▶ _PROVIDED TEXT_:
Screenwriter Liz Maccie, drawing from her own Italian-American upbringing, avoids sentimentality by grounding emotion in detail. The clang of vintage Tupperware. The plastic-covered dining chairs. The sacred lasagna that takes three days to make. It’s not just food porn — it’s food as oral history.
What’s New: A Surprise Streaming Hit
Since its May 9 debut, Nonnas has exploded on Netflix. In the last 24 hours, the streamer confirmed the film topped the platform’s global Top 10 list, with over 15 million views across 71 countries. That momentum, insiders say, could greenlight a limited series spinoff centered on the restaurant’s newer nonnas from different cultures — including rumored interest from Korean, Jamaican, and Syrian communities in New York.
Critics expected a low-key Mother’s Day release. What they got was an intergenerational sleeper hit.
Aging Women, Finally Centered
Where Nonnas truly shines is in giving older women the spotlight — not as jokes, but as full, complex characters. A limoncello-fueled scene where the nonnas share regrets is raw and funny, not twee. There's no "oops-we-ate-pot-brownies" gag here. These women are sharp, salty, and deeply human.
It’s also a quiet rebuke to the streaming trend of wasting legends like Sally Field and Kathy Bates in throwaway roles. Nonnas lets Bracco, Sarandon, Shire, and Vaccaro cook — literally and figuratively.
At Its Core: A Family Love Letter
Perhaps the most affecting thing about Nonnas is how personal it feels — and is. Maccie wrote the script as a tribute to her mother and aunt. Chbosky, her husband, directed it as a tribute to her. Their kids will forever remember the story of how “Mom’s Christmas Eve lasagna” became a movie.
And that’s the film’s quiet magic. It doesn’t ask you to believe food heals everything. It only asks you to remember that the best meals — and the best moments — were made by hands you loved.

▶ _INFORMATION PROVIDED_:
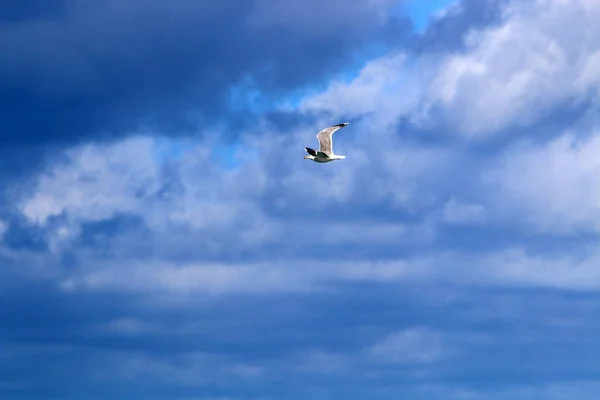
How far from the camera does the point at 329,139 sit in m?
168
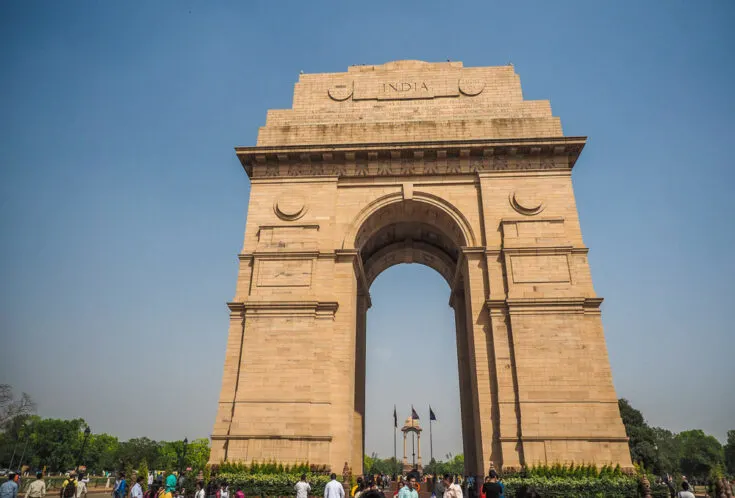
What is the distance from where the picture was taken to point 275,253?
1973cm

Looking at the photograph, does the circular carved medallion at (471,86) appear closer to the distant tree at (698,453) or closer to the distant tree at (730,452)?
the distant tree at (698,453)

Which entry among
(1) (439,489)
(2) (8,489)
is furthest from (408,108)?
(2) (8,489)

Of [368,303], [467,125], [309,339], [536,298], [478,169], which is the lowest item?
[309,339]

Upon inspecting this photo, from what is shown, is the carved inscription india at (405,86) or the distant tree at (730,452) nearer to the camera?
the carved inscription india at (405,86)

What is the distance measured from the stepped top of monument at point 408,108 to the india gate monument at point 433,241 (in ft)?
0.29

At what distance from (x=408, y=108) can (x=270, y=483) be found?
59.3 feet

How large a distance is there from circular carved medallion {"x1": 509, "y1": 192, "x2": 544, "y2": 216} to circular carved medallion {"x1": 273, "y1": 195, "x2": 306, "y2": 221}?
943 cm

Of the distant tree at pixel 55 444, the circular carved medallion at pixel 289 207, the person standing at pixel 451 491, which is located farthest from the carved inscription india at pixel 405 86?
the distant tree at pixel 55 444

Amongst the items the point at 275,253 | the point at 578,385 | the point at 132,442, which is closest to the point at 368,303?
the point at 275,253

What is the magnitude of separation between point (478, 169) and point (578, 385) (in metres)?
10.1

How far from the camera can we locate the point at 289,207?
20875 mm

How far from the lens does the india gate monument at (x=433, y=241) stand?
16547 mm

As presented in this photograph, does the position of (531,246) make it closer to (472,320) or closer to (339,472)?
(472,320)

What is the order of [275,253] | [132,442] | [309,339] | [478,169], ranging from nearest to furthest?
[309,339]
[275,253]
[478,169]
[132,442]
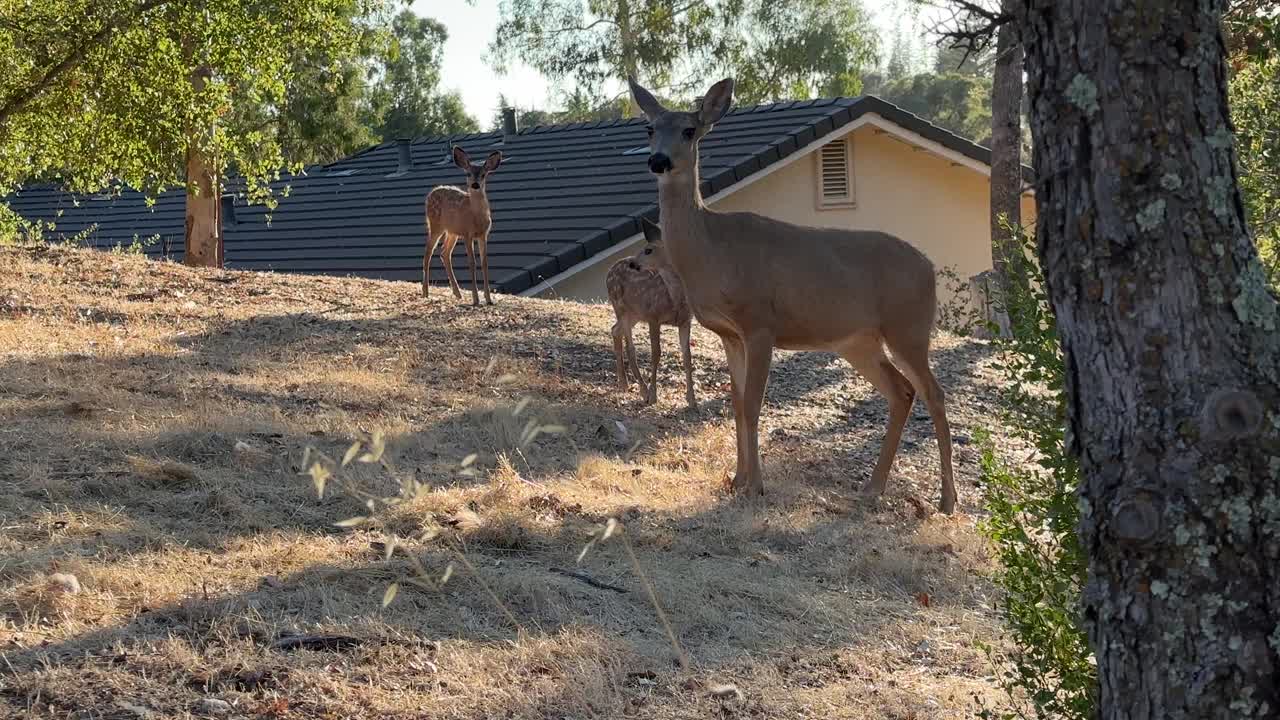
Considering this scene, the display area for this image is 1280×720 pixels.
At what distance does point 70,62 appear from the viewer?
1331 centimetres

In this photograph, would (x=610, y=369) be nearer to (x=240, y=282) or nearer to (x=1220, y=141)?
(x=240, y=282)

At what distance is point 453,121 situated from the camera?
183 ft

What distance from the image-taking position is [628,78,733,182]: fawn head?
862 centimetres

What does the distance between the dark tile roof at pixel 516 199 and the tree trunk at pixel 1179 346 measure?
16.4m

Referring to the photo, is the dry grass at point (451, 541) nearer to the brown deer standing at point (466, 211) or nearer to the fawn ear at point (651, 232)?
the fawn ear at point (651, 232)

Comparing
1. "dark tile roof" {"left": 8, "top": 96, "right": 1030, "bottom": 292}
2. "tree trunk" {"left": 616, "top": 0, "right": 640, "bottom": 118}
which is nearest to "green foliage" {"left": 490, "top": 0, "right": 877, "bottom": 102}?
"tree trunk" {"left": 616, "top": 0, "right": 640, "bottom": 118}

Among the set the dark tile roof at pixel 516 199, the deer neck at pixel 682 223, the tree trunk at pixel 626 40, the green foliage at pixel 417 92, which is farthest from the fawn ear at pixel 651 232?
the green foliage at pixel 417 92

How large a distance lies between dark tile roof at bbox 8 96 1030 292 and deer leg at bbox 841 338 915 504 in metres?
10.4

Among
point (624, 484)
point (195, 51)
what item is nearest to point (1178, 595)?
point (624, 484)

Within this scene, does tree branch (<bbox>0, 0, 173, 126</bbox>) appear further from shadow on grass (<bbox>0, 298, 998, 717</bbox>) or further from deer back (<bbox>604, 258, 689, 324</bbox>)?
deer back (<bbox>604, 258, 689, 324</bbox>)

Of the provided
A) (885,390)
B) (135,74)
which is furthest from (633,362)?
(135,74)

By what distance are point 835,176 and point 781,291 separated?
50.7 feet

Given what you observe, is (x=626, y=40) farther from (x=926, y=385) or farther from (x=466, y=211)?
(x=926, y=385)

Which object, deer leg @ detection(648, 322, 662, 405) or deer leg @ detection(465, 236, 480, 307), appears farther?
deer leg @ detection(465, 236, 480, 307)
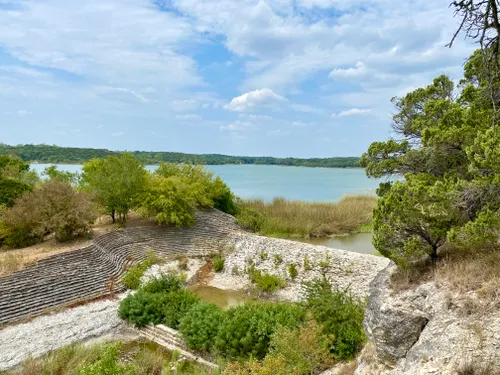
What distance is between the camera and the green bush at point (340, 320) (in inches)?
330

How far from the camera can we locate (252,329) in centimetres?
938

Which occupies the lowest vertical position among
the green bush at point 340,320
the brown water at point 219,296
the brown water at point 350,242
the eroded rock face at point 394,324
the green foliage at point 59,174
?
the brown water at point 219,296

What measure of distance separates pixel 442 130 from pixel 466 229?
211 cm

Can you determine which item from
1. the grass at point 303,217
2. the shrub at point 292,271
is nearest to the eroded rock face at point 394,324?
the shrub at point 292,271

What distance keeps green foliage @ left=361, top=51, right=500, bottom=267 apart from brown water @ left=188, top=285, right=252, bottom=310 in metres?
8.67

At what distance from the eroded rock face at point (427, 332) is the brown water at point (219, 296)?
26.8ft

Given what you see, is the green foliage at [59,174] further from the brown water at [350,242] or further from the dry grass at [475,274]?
the dry grass at [475,274]

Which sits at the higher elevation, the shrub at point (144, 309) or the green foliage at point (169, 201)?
the green foliage at point (169, 201)

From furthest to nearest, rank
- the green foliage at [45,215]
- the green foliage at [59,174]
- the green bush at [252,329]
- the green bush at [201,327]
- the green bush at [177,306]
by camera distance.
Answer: the green foliage at [59,174] → the green foliage at [45,215] → the green bush at [177,306] → the green bush at [201,327] → the green bush at [252,329]

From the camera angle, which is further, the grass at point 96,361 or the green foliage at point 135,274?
the green foliage at point 135,274

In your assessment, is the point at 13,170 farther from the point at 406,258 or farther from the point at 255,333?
the point at 406,258

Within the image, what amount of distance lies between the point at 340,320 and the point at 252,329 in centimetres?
232

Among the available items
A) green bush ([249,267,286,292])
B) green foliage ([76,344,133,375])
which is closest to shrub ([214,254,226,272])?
green bush ([249,267,286,292])

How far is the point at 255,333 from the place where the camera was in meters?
9.23
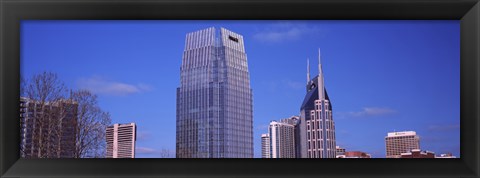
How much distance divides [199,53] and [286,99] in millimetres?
3669

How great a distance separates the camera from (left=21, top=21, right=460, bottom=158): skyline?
51.8 ft

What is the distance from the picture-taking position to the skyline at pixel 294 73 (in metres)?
15.8

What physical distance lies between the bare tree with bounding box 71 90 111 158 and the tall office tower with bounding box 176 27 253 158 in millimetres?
8676

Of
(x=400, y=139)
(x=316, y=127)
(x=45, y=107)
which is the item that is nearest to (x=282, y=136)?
(x=316, y=127)

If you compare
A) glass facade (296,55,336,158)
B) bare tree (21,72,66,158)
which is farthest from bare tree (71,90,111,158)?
glass facade (296,55,336,158)

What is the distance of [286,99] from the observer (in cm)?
1920

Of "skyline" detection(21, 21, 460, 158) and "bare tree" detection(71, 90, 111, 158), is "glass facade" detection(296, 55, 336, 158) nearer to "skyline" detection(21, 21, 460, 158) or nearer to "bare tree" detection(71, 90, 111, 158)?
"skyline" detection(21, 21, 460, 158)

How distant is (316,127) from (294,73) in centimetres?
257

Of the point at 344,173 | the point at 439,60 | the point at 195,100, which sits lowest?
the point at 344,173

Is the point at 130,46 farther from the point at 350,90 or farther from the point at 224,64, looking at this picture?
the point at 350,90
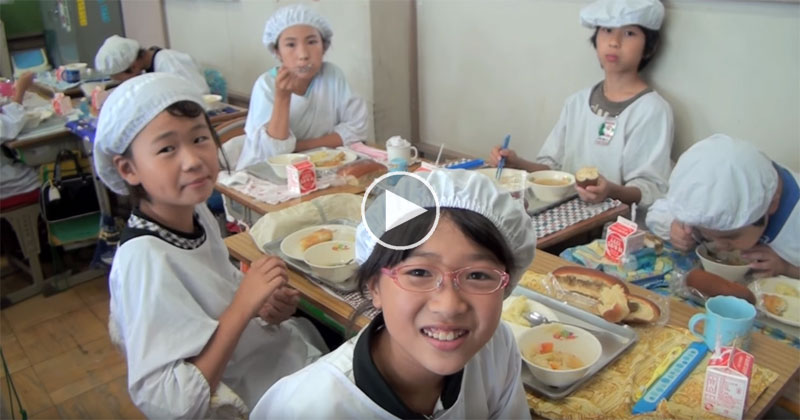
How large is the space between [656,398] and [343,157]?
1664mm

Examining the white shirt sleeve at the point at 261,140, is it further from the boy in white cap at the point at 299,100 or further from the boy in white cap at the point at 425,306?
the boy in white cap at the point at 425,306

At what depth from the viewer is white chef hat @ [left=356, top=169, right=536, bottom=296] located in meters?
0.91

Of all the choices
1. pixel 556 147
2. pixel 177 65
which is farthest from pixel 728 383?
pixel 177 65

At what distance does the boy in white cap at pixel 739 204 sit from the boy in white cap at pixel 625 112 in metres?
0.54

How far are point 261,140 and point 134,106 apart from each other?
1.24 m

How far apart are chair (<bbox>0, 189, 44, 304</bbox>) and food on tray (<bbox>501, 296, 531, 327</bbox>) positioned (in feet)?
9.16

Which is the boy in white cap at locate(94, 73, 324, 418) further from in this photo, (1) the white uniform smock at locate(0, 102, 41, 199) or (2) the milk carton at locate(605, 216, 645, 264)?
(1) the white uniform smock at locate(0, 102, 41, 199)

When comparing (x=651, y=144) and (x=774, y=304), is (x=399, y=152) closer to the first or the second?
(x=651, y=144)

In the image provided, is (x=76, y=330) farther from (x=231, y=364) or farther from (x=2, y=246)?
(x=231, y=364)

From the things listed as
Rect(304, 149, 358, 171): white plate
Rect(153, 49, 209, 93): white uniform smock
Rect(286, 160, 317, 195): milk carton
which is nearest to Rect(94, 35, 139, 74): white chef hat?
Rect(153, 49, 209, 93): white uniform smock

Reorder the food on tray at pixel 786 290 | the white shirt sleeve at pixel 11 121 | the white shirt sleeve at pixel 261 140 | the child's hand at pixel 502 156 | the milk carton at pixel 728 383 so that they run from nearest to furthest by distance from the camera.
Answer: the milk carton at pixel 728 383 → the food on tray at pixel 786 290 → the child's hand at pixel 502 156 → the white shirt sleeve at pixel 261 140 → the white shirt sleeve at pixel 11 121

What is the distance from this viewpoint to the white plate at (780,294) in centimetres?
139

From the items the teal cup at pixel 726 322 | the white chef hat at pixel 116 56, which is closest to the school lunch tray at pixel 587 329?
A: the teal cup at pixel 726 322

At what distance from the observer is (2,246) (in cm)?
373
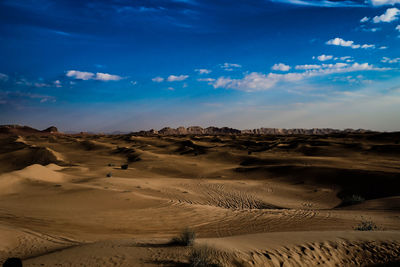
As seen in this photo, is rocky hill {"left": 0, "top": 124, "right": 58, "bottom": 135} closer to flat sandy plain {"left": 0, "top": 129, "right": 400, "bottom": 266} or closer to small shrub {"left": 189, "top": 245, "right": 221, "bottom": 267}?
flat sandy plain {"left": 0, "top": 129, "right": 400, "bottom": 266}

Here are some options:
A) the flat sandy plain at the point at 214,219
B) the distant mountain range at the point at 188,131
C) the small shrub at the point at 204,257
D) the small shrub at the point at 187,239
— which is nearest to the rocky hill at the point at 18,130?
the distant mountain range at the point at 188,131

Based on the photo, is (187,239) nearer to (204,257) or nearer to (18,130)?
(204,257)

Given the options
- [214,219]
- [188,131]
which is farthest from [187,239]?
[188,131]

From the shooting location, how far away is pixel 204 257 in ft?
15.1

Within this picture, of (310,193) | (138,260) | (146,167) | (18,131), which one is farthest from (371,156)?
(18,131)

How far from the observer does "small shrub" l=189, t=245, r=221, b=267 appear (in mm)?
4440

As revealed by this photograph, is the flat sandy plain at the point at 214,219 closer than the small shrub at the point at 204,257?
No

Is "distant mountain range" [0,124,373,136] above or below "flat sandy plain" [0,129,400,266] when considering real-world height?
above

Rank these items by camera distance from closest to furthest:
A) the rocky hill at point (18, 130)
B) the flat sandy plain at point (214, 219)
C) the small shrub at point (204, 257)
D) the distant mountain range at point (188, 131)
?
the small shrub at point (204, 257) < the flat sandy plain at point (214, 219) < the rocky hill at point (18, 130) < the distant mountain range at point (188, 131)

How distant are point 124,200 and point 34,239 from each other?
5.18m

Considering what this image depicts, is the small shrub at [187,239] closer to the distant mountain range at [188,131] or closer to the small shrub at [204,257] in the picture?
the small shrub at [204,257]

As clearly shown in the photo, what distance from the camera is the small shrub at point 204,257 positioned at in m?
4.44

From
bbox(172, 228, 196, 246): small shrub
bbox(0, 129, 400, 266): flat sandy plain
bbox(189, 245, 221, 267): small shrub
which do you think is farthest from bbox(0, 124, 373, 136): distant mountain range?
bbox(189, 245, 221, 267): small shrub

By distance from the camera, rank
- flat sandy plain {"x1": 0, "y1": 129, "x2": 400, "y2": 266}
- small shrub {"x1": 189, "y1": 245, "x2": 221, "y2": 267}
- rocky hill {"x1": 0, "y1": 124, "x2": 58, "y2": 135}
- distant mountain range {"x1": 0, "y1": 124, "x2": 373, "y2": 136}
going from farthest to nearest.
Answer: distant mountain range {"x1": 0, "y1": 124, "x2": 373, "y2": 136} < rocky hill {"x1": 0, "y1": 124, "x2": 58, "y2": 135} < flat sandy plain {"x1": 0, "y1": 129, "x2": 400, "y2": 266} < small shrub {"x1": 189, "y1": 245, "x2": 221, "y2": 267}
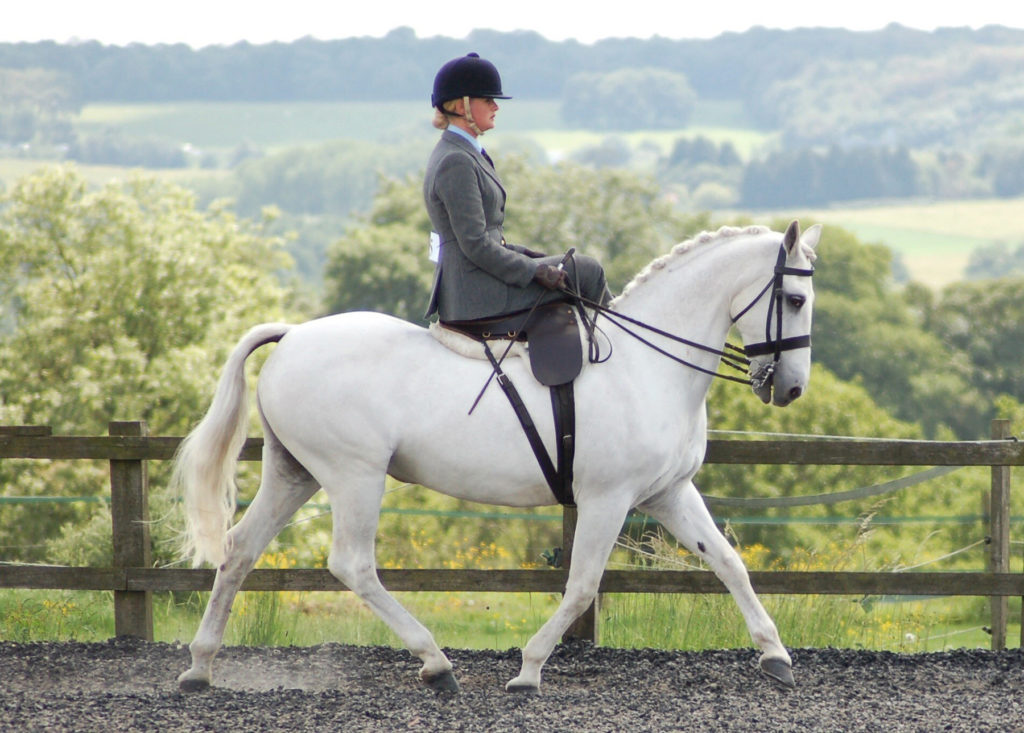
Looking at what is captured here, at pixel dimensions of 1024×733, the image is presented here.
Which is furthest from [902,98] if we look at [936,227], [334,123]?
[334,123]

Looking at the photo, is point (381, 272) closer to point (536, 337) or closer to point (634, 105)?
point (536, 337)

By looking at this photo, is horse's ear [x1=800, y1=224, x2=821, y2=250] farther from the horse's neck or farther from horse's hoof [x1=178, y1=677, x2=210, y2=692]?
horse's hoof [x1=178, y1=677, x2=210, y2=692]

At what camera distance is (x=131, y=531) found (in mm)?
6418

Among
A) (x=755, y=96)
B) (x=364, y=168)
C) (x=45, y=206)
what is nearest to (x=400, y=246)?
(x=45, y=206)

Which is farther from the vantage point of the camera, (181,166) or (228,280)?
(181,166)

▶ _WORK TO COMPLETE_:
**A.** In the review of the film Nonnas, to whom did Maccie write the script as a tribute?
**B.** Reproduce a passage from the review of Nonnas, beginning at the words "Aging Women, Finally" and stopping after "literally and figuratively.".
**C.** According to the review of Nonnas, what could lead to a limited series spinoff being greenlit?

▶ _THE REPLIES_:
**A.** Her mother and aunt.

**B.**
Aging Women, Finally Centered
Where Nonnas truly shines is in giving older women the spotlight — not as jokes, but as full, complex characters. A limoncello-fueled scene where the nonnas share regrets is raw and funny, not twee. There's no "oops-we-ate-pot-brownies" gag here. These women are sharp, salty, and deeply human.
It’s also a quiet rebuke to the streaming trend of wasting legends like Sally Field and Kathy Bates in throwaway roles. Nonnas lets Bracco, Sarandon, Shire, and Vaccaro cook — literally and figuratively.

**C.** Insiders say the film's momentum on Netflix could greenlight a spinoff. Since its May 9 debut, it topped the platform's global Top 10 list with over 15 million views across 71 countries.